*** Record extracts ***

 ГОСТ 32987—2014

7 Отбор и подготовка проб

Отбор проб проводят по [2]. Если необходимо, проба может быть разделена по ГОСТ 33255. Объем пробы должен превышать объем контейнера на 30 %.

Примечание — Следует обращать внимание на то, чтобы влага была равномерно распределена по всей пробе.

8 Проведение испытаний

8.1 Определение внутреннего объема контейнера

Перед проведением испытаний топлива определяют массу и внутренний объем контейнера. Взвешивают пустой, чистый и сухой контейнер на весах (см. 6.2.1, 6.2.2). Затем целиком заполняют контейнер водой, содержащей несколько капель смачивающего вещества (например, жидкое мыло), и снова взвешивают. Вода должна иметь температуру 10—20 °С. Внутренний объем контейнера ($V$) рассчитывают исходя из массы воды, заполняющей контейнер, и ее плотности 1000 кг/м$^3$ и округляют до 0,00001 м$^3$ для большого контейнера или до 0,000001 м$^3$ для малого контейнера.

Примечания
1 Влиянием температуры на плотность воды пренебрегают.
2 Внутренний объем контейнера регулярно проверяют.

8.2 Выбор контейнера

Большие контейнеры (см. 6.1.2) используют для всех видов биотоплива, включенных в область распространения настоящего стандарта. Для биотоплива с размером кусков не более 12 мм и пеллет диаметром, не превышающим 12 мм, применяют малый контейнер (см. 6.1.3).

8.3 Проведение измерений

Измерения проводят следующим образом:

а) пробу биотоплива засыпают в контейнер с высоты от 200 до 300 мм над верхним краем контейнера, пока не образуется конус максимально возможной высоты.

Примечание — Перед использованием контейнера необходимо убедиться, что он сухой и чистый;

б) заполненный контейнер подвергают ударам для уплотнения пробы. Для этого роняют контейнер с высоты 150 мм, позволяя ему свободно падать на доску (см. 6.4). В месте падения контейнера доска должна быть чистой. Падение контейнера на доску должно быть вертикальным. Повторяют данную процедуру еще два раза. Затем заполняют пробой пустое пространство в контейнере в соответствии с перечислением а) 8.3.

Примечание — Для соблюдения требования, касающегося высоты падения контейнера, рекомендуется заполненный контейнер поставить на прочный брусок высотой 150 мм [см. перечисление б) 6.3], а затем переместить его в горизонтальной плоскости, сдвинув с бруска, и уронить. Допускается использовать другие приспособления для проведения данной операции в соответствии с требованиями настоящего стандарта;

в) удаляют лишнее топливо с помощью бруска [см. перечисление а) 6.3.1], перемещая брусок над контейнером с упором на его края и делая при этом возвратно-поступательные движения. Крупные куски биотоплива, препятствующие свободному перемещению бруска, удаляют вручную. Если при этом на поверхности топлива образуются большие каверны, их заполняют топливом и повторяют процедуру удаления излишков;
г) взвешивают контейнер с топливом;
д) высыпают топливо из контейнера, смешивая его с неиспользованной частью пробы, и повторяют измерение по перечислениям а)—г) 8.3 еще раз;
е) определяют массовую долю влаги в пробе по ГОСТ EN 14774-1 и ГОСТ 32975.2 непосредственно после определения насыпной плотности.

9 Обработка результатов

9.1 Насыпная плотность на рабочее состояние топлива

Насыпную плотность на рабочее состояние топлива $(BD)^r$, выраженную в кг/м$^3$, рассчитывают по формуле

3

*** End of Record extracts ***

Aim of the task – Write down the full listing again, exactly.

Response to this task –
 ГОСТ 32987—2014

7 Отбор и подготовка проб

Отбор проб проводят по [2]. Если необходимо, проба может быть разделена по ГОСТ 33255. Объем пробы должен превышать объем контейнера на 30 %.

Примечание — Следует обращать внимание на то, чтобы влага была равномерно распределена по всей пробе.

8 Проведение испытаний

8.1 Определение внутреннего объема контейнера

Перед проведением испытаний топлива определяют массу и внутренний объем контейнера. Взвешивают пустой, чистый и сухой контейнер на весах (см. 6.2.1, 6.2.2). Затем целиком заполняют контейнер водой, содержащей несколько капель смачивающего вещества (например, жидкое мыло), и снова взвешивают. Вода должна иметь температуру 10—20 °С. Внутренний объем контейнера ($V$) рассчитывают исходя из массы воды, заполняющей контейнер, и ее плотности 1000 кг/м$^3$ и округляют до 0,00001 м$^3$ для большого контейнера или до 0,000001 м$^3$ для малого контейнера.

Примечания
1 Влиянием температуры на плотность воды пренебрегают.
2 Внутренний объем контейнера регулярно проверяют.

8.2 Выбор контейнера

Большие контейнеры (см. 6.1.2) используют для всех видов биотоплива, включенных в область распространения настоящего стандарта. Для биотоплива с размером кусков не более 12 мм и пеллет диаметром, не превышающим 12 мм, применяют малый контейнер (см. 6.1.3).

8.3 Проведение измерений

Измерения проводят следующим образом:

а) пробу биотоплива засыпают в контейнер с высоты от 200 до 300 мм над верхним краем контейнера, пока не образуется конус максимально возможной высоты.

Примечание — Перед использованием контейнера необходимо убедиться, что он сухой и чистый;

б) заполненный контейнер подвергают ударам для уплотнения пробы. Для этого роняют контейнер с высоты 150 мм, позволяя ему свободно падать на доску (см. 6.4). В месте падения контейнера доска должна быть чистой. Падение контейнера на доску должно быть вертикальным. Повторяют данную процедуру еще два раза. Затем заполняют пробой пустое пространство в контейнере в соответствии с перечислением а) 8.3.

Примечание — Для соблюдения требования, касающегося высоты падения контейнера, рекомендуется заполненный контейнер поставить на прочный брусок высотой 150 мм [см. перечисление б) 6.3], а затем переместить его в горизонтальной плоскости, сдвинув с бруска, и уронить. Допускается использовать другие приспособления для проведения данной операции в соответствии с требованиями настоящего стандарта;

в) удаляют лишнее топливо с помощью бруска [см. перечисление а) 6.3.1], перемещая брусок над контейнером с упором на его края и делая при этом возвратно-поступательные движения. Крупные куски биотоплива, препятствующие свободному перемещению бруска, удаляют вручную. Если при этом на поверхности топлива образуются большие каверны, их заполняют топливом и повторяют процедуру удаления излишков;
г) взвешивают контейнер с топливом;
д) высыпают топливо из контейнера, смешивая его с неиспользованной частью пробы, и повторяют измерение по перечислениям а)—г) 8.3 еще раз;
е) определяют массовую долю влаги в пробе по ГОСТ EN 14774-1 и ГОСТ 32975.2 непосредственно после определения насыпной плотности.

9 Обработка результатов

9.1 Насыпная плотность на рабочее состояние топлива

Насыпную плотность на рабочее состояние топлива $(BD)^r$, выраженную в кг/м$^3$, рассчитывают по формуле

3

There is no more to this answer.